Number 11 is located on the left side of Number 10, the official residence of the Prime Minister (or First Lord of the Treasury) since the early 19th century. Number 12, to the left of Number 11, is the official residence of the Chief Whip, but it is now used as the Prime Minister's press office.

As a result of many internal alterations over the years, the three terraced houses are internally a single complex; one can walk from number 11 to number 10, via an internal connecting door, without using the street doors. The Cabinet Office on Whitehall is also directly connected to these at its rear making up an executive office of the prime minister and senior Privy Councillors.

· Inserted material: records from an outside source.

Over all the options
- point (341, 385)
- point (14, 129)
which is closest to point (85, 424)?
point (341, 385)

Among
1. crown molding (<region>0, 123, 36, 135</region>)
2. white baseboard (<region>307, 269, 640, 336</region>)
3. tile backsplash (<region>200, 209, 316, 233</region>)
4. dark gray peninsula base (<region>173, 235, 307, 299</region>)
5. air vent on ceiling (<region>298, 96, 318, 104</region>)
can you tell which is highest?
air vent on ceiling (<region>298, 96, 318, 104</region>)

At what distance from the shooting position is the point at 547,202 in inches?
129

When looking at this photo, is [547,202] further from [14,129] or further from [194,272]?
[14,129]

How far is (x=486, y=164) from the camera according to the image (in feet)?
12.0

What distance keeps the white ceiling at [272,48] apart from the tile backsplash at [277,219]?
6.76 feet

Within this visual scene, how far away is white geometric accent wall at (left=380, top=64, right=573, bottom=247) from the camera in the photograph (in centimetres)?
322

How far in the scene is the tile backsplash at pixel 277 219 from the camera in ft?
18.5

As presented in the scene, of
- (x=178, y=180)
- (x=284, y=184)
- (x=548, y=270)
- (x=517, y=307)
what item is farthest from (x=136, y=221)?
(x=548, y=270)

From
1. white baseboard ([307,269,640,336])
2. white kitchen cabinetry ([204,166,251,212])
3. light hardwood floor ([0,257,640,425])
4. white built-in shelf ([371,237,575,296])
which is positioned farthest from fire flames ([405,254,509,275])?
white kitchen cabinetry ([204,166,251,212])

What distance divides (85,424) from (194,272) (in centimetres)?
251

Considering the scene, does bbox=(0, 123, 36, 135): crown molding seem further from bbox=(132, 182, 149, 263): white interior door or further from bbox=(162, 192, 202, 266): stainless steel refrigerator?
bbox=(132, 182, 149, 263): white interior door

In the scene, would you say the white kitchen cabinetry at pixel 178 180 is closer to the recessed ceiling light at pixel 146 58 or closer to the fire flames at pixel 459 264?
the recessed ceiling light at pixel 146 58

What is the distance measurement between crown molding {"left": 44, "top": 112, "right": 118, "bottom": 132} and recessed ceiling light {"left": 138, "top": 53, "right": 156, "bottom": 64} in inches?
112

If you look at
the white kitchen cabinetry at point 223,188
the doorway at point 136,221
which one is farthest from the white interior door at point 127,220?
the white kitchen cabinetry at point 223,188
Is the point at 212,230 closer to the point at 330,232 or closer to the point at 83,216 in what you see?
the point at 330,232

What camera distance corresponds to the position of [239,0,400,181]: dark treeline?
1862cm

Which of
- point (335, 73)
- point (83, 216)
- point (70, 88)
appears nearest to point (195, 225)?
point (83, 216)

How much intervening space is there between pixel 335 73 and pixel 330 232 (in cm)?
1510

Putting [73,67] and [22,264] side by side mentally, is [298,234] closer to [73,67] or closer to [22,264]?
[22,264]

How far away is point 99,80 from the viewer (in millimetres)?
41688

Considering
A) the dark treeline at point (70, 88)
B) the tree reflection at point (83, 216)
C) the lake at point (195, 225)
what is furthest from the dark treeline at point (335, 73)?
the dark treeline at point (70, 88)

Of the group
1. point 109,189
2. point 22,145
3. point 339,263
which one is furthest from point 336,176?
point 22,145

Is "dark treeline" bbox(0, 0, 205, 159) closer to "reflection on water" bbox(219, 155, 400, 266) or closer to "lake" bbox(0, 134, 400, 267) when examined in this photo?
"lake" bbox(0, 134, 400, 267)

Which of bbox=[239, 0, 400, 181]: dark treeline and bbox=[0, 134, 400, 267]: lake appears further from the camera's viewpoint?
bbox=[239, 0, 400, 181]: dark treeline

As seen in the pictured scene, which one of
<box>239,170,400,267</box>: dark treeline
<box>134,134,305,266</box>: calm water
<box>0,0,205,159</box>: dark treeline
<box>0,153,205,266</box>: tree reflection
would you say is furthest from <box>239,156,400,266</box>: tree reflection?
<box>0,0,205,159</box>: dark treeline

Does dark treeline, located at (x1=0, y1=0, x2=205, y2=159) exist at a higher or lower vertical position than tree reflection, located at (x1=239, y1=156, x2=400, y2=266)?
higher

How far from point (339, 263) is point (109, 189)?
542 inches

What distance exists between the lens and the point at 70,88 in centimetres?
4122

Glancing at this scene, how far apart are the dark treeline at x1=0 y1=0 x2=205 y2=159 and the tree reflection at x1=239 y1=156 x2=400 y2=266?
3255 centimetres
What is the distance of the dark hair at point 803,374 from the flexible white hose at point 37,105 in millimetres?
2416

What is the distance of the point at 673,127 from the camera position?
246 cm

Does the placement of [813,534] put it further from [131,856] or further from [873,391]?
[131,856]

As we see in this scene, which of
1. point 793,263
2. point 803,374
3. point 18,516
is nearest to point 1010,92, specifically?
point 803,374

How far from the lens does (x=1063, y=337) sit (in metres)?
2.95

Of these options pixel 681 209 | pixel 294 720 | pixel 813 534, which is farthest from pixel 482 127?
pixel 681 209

The terraced house was one of several built by Sir George Downing between 1682 and 1684 to designs by Christopher Wren. It was altered c. 1723–35; refaced c. 1766–75 by Kenton Couse and with early C.19 alterations. Along with Number 10, it underwent a major reconstruction by Raymond Erith, 1960–64. Despite reconstruction, the interior retains a fine staircase with carved bracket tread ends and three slender turned balusters per tread. The fine Dining Room of 1825–26 is by Sir John Soane.

==Recent occupancy==
When Tony Blair became prime minister in 1997 he chose to reside in Number 11, rather than Number 10, as it has a larger living area; Blair was living with his wife and their several young children, while Gordon Brown, the chancellor of the exchequer, was still a bachelor. In 2007, when Brown became prime minister, he at first chose to live in Number 11, but soon moved back to Number 10.

Following the 2010 general election, the incoming prime minister, David Cameron, moved into 11, and George Osborne chose to remain in his Notting Hill home. In early August 2011, Osborne moved into Number 10.

Boris Johnson lived in Number 11, instead of his first and second Chancellor (Sajid Javid and Rishi Sunak, respectively). In March 2020, Johnson refurbished the residential apartment at Number 11. An Electoral Commission inquiry investigated the financing of this refurbishment. This was known in the press as the Cash-for-Curtains scandal.

Rishi Sunak broke with this by resuming residence in the smaller flat above Number 10.